Melepas Mimpi

28K 2K 61
                                    

"Ning, Ibu belum bisa biayain kamu kuliah," kata Ibu dengan suaranya yang serak, terlihat Ibu menahan rasa sedih karena tahu perkataannya akan membuatku kecewa.

"Terus, Ning harus bagaimana, Bu?" Ingin rasanya aku menangis, tapi aku sudah tahu ini akan terjadi.

"Paman sedang mencarikan pekerjaan untuk kamu," lanjut Ibu sambil menolehkan kepalanya ke arah jendela, menghindari tatapan sedih di mataku.

Aku tidak bisa berkata-kata, itu hanya akan membuat Ibu dan aku bertambah sedih. Kutinggalkan ruang tamu, kubiarkan Ibu duduk sendiri memandang hujan yang turun deras di sore hari. Hujan yang mewakili air mataku dan Ibu.

*

Aku masih ingat hari itu, enam bulan yang lalu. Aku tidak bisa beranjak dari teras depan sekolah karena hujan turun tanpa henti dan suara gemuruh petir yang saling menyambar. Cuaca kota Bogor di musim hujan sangat tidak bersahabat, sepertinya alam ingin menyampaikan kabar buruk padaku. Ketika akhirnya hujan reda, aku segera berlari pulang mengejar angkot di tengah gerimis.

Turun dari angkot, kulihat bendera kuning terpasang di tiang listrik yang ada di depan gang rumahku.

'Siapa gerangan yang Engkau panggil di hari Jumat ini?' ucapku dalam hati, sambil terus berjalan menembus sore hari yang makin gelap.

Beberapa orang tetangga tergesa-gesa mendahului langkahku dari belakang, mereka membawa keranda jenazah. Kulihat keranda jenazah itu dibawa masuk ke dalam pekarangan rumahku, di sana sudah banyak orang berkumpul.

Kuhentikan langkah sesaat, pikiranku penuh dengan tanda tanya, rasa gelisah semakin berkecamuk dalam dada.

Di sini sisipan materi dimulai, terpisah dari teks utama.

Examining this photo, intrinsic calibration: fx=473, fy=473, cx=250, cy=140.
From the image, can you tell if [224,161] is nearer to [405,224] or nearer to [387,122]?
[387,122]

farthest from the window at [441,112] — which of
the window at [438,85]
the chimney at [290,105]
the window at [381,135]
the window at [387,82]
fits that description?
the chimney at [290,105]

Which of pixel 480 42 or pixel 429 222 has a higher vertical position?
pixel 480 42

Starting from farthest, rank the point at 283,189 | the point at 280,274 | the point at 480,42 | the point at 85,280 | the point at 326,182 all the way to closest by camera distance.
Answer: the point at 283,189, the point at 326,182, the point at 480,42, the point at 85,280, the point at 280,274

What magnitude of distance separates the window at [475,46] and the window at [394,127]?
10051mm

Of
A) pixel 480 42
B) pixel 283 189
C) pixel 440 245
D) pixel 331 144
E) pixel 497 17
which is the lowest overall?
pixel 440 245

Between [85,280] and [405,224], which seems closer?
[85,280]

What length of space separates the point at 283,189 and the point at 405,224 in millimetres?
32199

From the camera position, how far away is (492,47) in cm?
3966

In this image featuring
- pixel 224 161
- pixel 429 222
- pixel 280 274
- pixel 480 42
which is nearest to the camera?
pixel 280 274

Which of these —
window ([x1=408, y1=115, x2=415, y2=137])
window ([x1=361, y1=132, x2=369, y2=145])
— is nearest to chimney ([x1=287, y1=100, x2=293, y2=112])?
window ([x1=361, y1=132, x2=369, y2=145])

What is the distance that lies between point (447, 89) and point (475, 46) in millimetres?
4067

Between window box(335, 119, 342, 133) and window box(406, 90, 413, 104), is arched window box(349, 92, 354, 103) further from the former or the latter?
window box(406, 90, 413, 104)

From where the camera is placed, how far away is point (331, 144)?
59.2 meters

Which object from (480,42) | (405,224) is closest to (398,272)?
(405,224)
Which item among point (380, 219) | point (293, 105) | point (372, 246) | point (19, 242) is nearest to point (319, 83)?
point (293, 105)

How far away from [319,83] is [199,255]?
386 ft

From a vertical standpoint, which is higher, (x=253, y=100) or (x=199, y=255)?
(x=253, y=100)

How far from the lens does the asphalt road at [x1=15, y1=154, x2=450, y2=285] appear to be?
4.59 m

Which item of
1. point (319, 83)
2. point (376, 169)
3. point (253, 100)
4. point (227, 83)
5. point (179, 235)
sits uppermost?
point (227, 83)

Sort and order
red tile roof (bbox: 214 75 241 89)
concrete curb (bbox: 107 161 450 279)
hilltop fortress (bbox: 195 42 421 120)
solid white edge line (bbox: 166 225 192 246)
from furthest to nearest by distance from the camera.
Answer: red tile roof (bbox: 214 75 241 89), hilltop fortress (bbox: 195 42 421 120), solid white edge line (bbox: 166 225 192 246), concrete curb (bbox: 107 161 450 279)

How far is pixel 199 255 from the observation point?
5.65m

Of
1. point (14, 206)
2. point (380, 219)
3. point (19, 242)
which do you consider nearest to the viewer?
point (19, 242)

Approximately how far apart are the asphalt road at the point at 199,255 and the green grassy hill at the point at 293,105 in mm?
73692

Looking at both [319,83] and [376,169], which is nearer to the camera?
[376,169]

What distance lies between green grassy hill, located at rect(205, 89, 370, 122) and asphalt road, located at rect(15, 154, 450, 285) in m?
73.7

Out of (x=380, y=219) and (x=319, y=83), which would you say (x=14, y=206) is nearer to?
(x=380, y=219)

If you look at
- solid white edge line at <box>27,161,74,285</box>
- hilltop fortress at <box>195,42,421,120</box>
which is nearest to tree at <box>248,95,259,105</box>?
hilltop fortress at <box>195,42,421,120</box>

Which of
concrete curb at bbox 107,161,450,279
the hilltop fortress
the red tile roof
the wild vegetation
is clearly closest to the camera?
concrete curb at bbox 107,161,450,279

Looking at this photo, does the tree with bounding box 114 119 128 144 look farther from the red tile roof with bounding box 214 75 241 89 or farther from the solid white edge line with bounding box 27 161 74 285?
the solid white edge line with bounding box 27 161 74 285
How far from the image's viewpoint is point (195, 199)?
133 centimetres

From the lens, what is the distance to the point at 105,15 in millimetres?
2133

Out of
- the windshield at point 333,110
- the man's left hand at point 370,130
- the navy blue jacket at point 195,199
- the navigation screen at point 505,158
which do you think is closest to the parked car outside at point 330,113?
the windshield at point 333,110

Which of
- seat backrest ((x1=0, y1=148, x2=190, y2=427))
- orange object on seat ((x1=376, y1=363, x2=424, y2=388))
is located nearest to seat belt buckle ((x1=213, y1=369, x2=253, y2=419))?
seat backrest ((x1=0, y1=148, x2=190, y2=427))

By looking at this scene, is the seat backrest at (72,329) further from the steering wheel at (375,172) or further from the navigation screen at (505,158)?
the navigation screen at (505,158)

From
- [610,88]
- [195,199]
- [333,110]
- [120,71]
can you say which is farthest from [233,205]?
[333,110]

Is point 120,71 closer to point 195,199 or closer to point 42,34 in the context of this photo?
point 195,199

Tiba-tiba seseorang menepuk pundakku.

"Neng Kemuning ke mana aja? Tadi Ibu coba telepon, tapi gak nyambung terus," kata Bu Hadi tetangga di samping rumahku. Ekspresi mukanya menunjukkan rasa sedih dan khawatir, membuat perasaanku semakin tidak enak. "Bapakmu, Ning
... Bapak ...."

Sebelum Bu Hadi menyelesaikan kata-katanya, aku sudah berlari menuju rumah. Kuterobos orang-orang yang berkerumun di depan rumah. Aku melihat Ibu dengan wajah yang digelayuti mendung sedang duduk di samping jenazah Ayah.

"Ayaaah!" Aku berlari memeluk jenazah Ayah. Kugoncangkan tubuh besarnya yang sudah kaku dan terasa dingin, berharap ia akan membuka matanya dan terbangun. Aku berharap ini hanya sebuah mimpi buruk yang akan segera berakhir.

Ibu dan Pamanku berusaha menarik dan melerai pelukanku. Ibu mendekapku erat, lalu berbisik, "Jaga adik-adikmu."

Spontan aku melihat kedua adikku yang duduk di sudut ruangan. Kasih, adikku yang masih SMP terlihat mematung sambil menangis. Sementara, si bungsu Kirana yang masih TK hanya melihat setiap orang dengan penuh kebingungan. Kuhampiri dan kupeluk erat mereka, mencoba tegar walau sulit menahan air mata.

Jenazah Ayah dikuburkan malam hari, setelah waktu isya. Aku tidak sanggup melepas kepergiannya, beberapa kali aku tidak sadarkan diri. Lain halnya dengan ibu, ia terlihat tegar setegar batu karang, hanya sesekali kulihat ia menyeka air matanya dengan sapu tangan.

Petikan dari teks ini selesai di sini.